Sixty years ago, the Washington Figure Skating Club became a full-fledged member of the United States Figures Skating Association, following a year as a probationary organization. The organizer, and first president, was Dr. Christopher Meyer. Skating sessions were held in the Riverside Stadium, located on a site near where the Kennedy Center for the Performing Arts now stands. It was an outdoor, artificial surface. The refrigeration, interestingly enough, came from the Christian Heirich Brewery located just across the street, now a maze of roads.
A year later (1939), the rink was enclosed and the club staged its first carnival. Scrapbooks reveal that approximately 2,000 people attended it. After its enclosure, Riverside Stadium became the Washington D.C. stop for the Ice Follies, one of the major traveling ice extravaganzas. Little did we know at that time, that one of its headliners, Osborne Colson, Champion of Canada, would exert his considerable influence on the Club when he joined the coaching staff in 1946.
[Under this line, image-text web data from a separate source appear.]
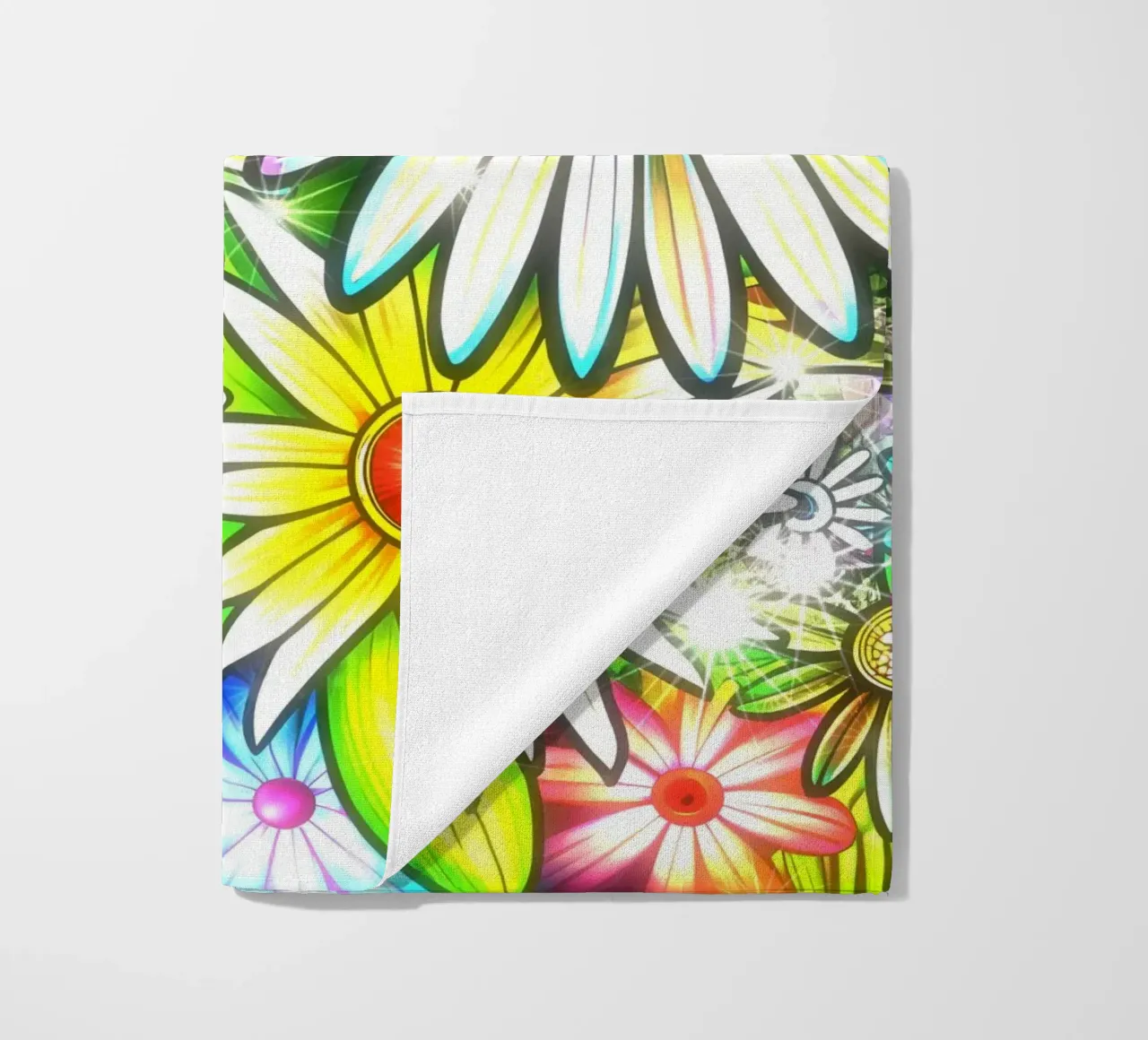 Daisy Disco Bloom telo mare da Botanical Pattern House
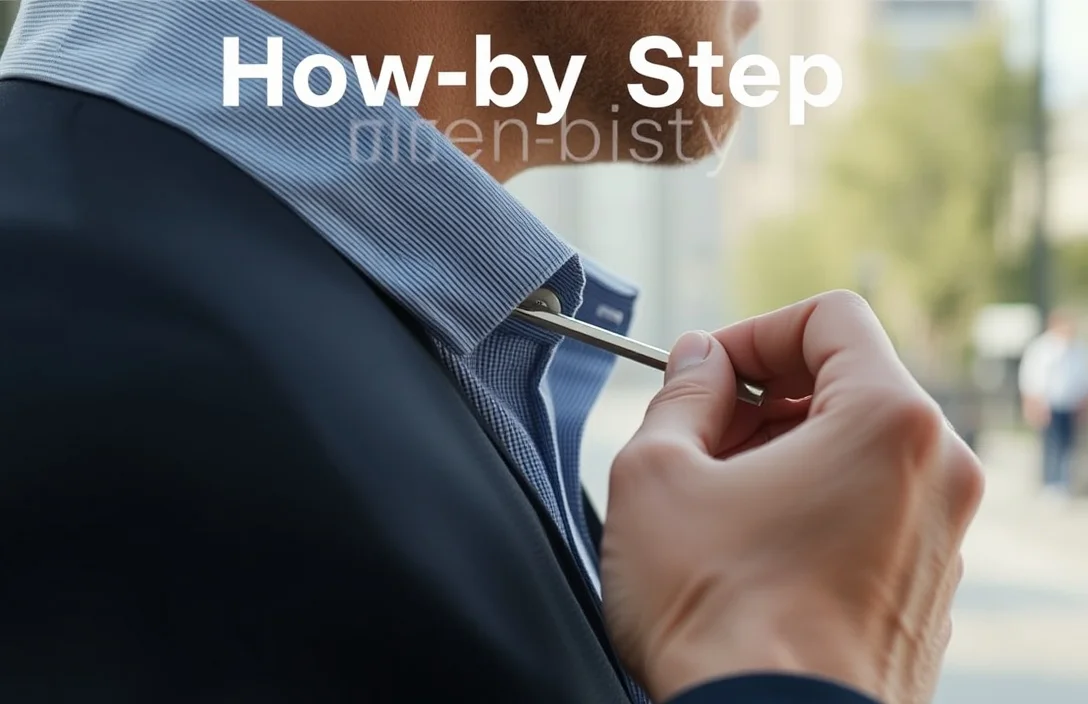 Step-by-step usage - how to use collar pin bar?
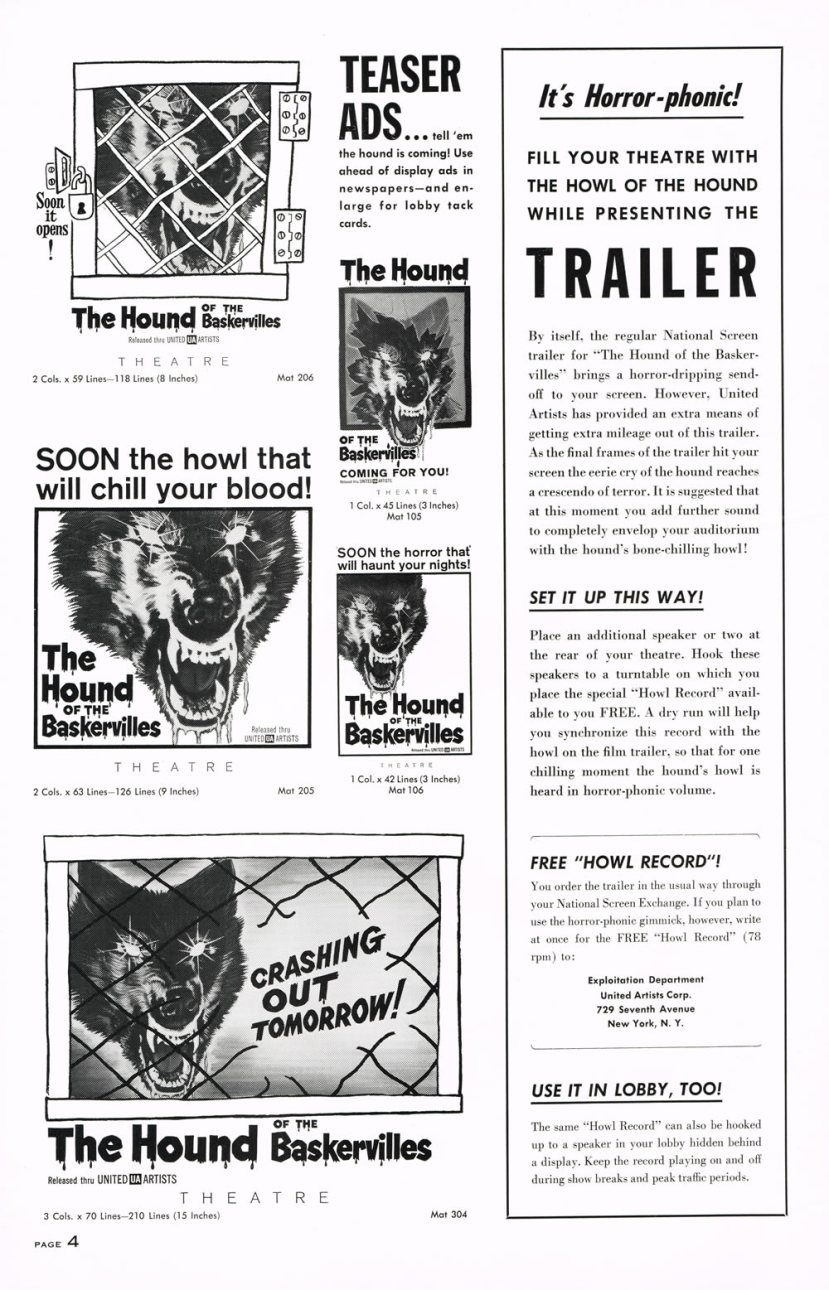 The Hound of the Baskervilles 1959 57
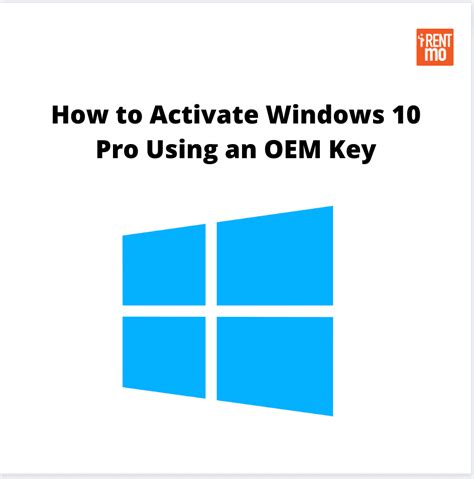 How To Activate Windows 10 Pro With Oem Key Irent Mo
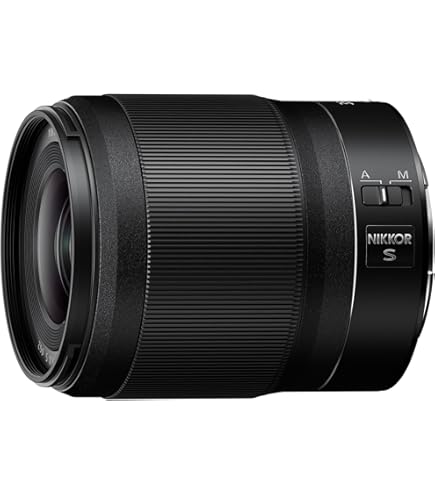 Nikon Nikkor Z 50 Mm F/1.8 S Camera Lens (20083)- Black : Amazon
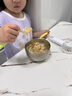 COOKSS勺子宝宝自主进食学吃饭PPSU训练勺套装儿童餐具弯头辅食勺 实拍图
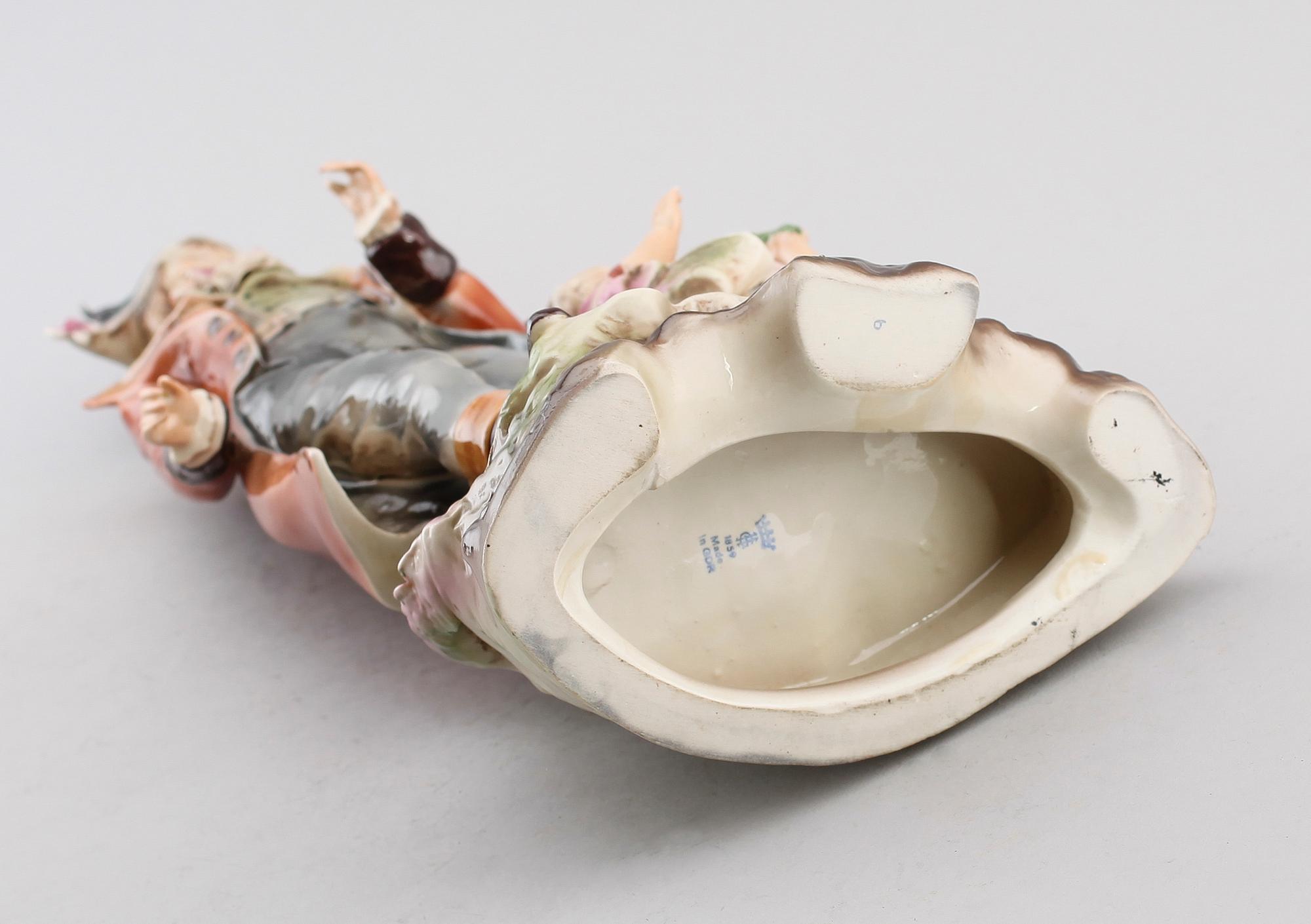 FIGURGRUPP, porslin, Tyskland, 1900-talets mitt.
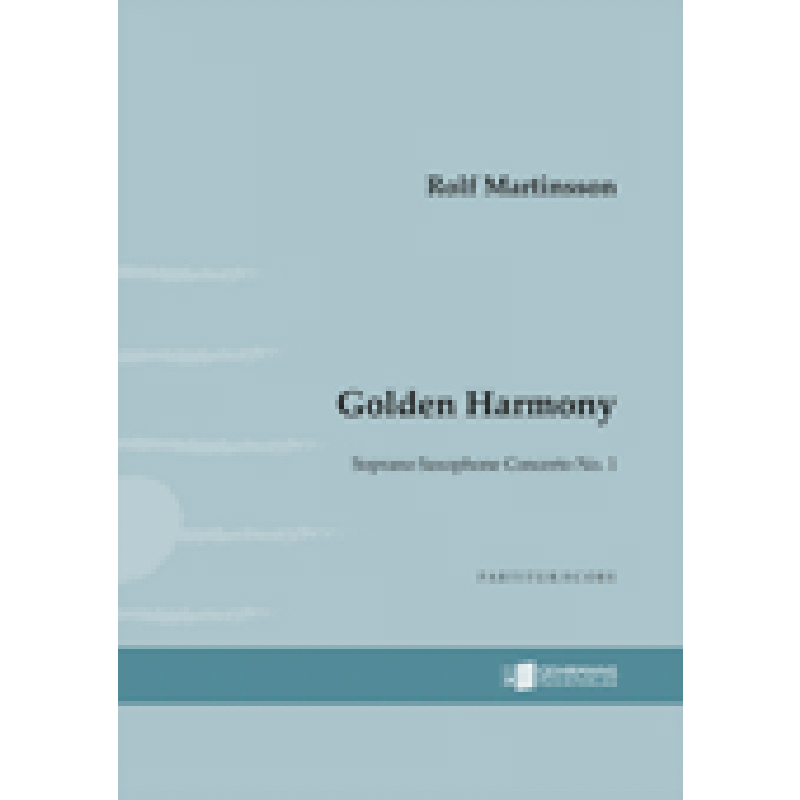 Titelbild für GEHRMAN 12162 - Golden harmony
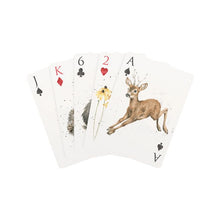 Load image into Gallery viewer, &#39;THE COUNTRY SET&#39; WOODLAND ANIMAL, DOG AND CAT PLAYING CARDS
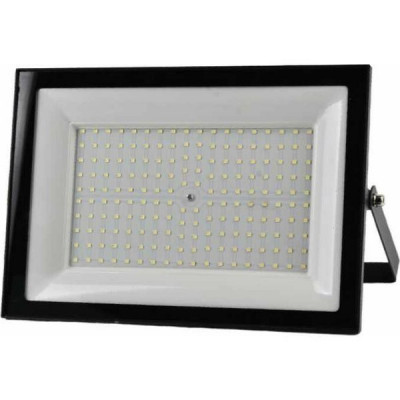 Прожектор LED 200W, 6500K, IP65, SMD, 17000Лм, AVL FL4 [PRE 010600-0051] черный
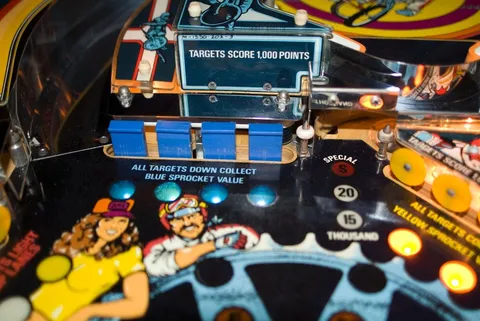 Early Production Playfield - Detail*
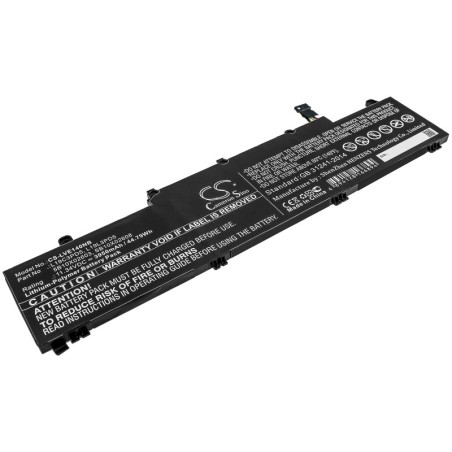 Batterie pour Lenovo ThinkPad E14 Gen 2 (3950 mAh/44.79 Wh, 11.34 V)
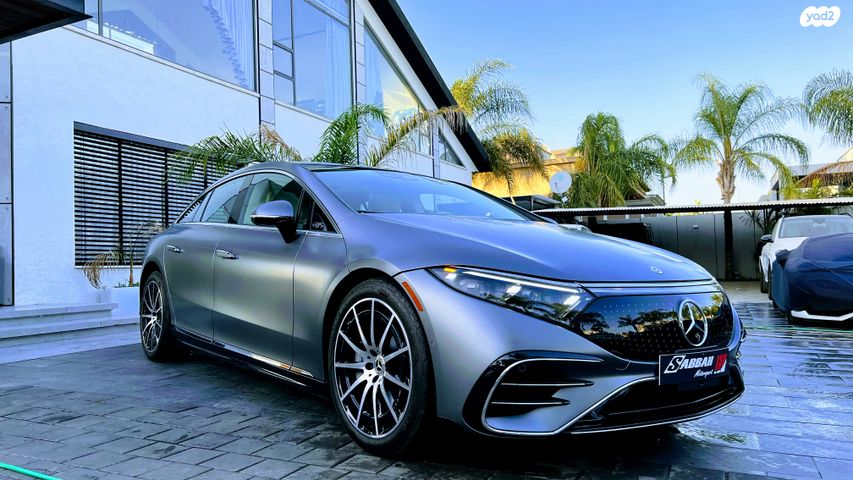 מודעת רכב מרצדס-בנץ EQS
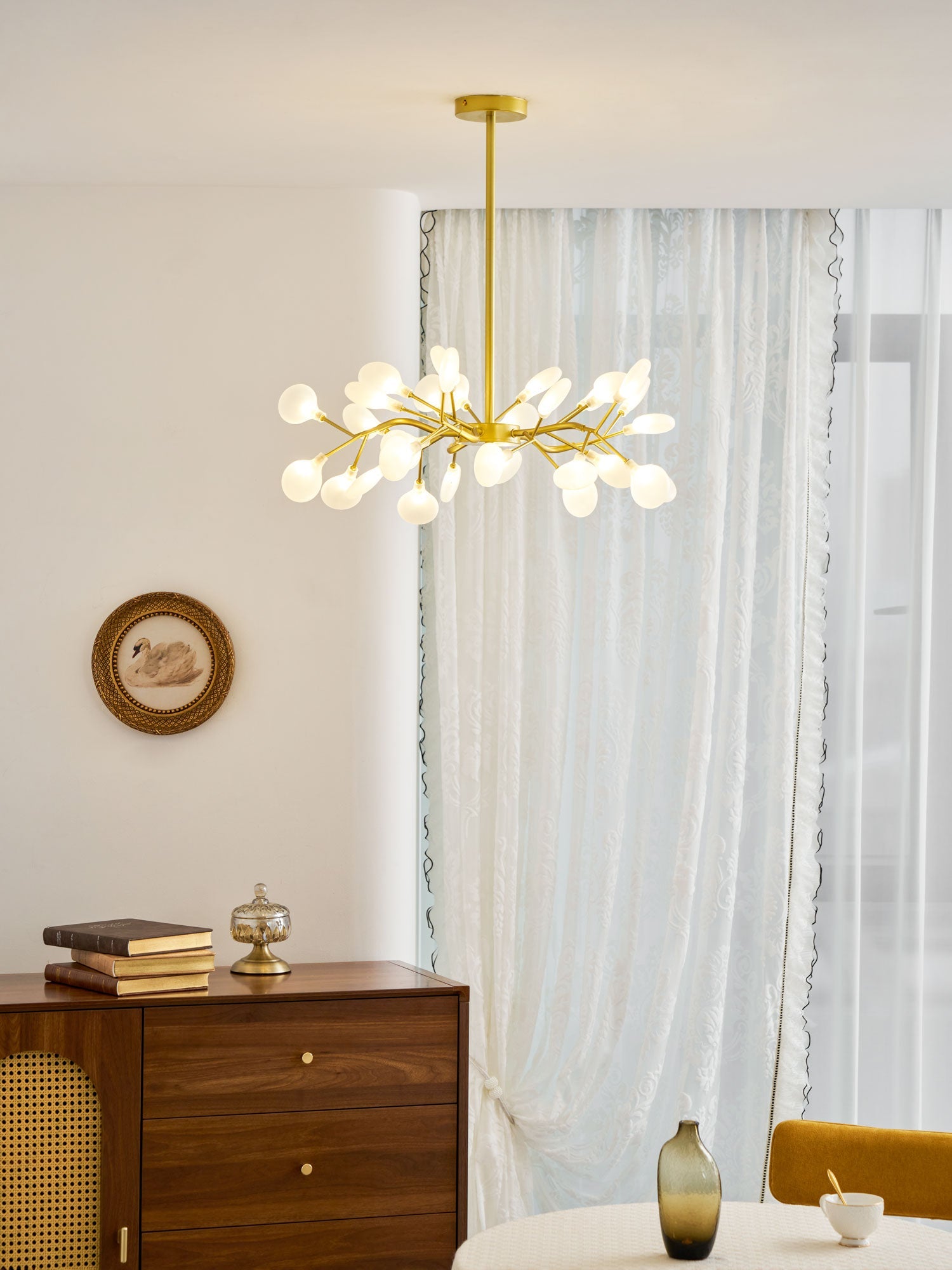Aureview Firefly Sputnik Chandelier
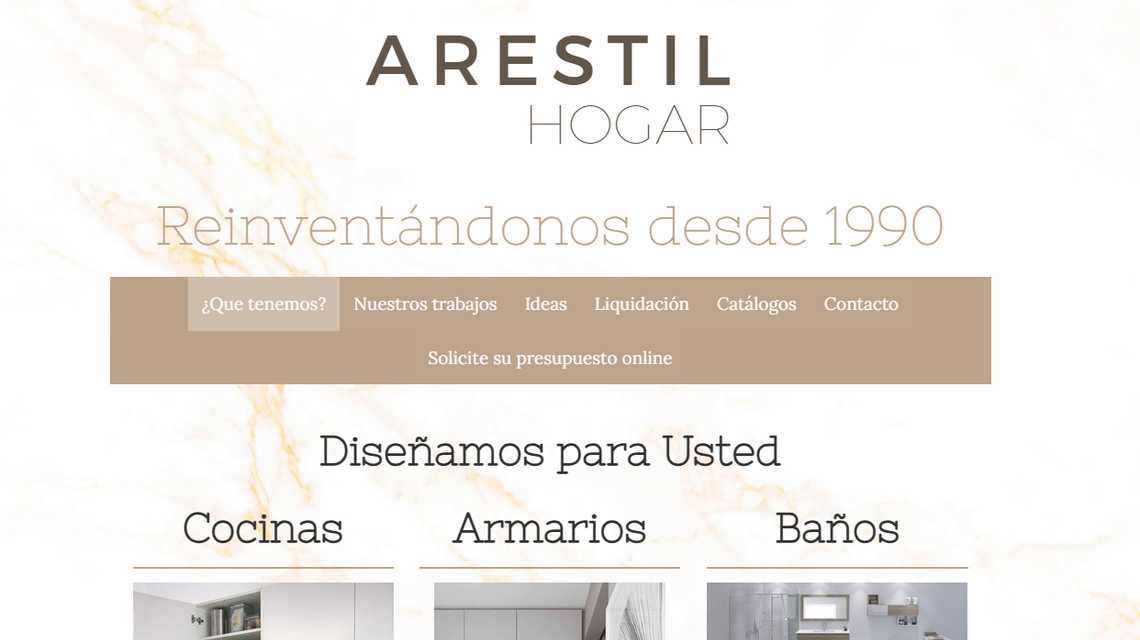 Arestil Hogar cover image
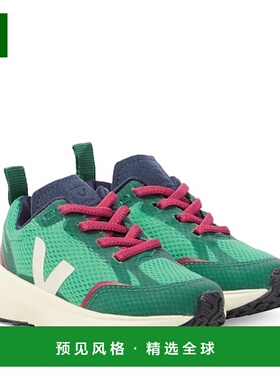 1h可退 香港直邮Veja 女童 Canary 浅运动鞋童鞋童装 green绿色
That same year, the Chevy Chase Ice Palace was constructed on Connecticut Avenue. The ice surface (somewhat smaller in size than the surfaces to which we are now accustomed) was located on the second floor along side a furrier. The building also contained two floors for bowling.
In 1941, the Washington Figure Skating Club moved its headquarters to the Ice Palace, absorbing members of the Skating Club of Washington to become in the fullest sense, the Washington Figure Skating Club Inc. This merger brought into the fold many dynamic personalities and talents that contributed greatly to the club's development and success.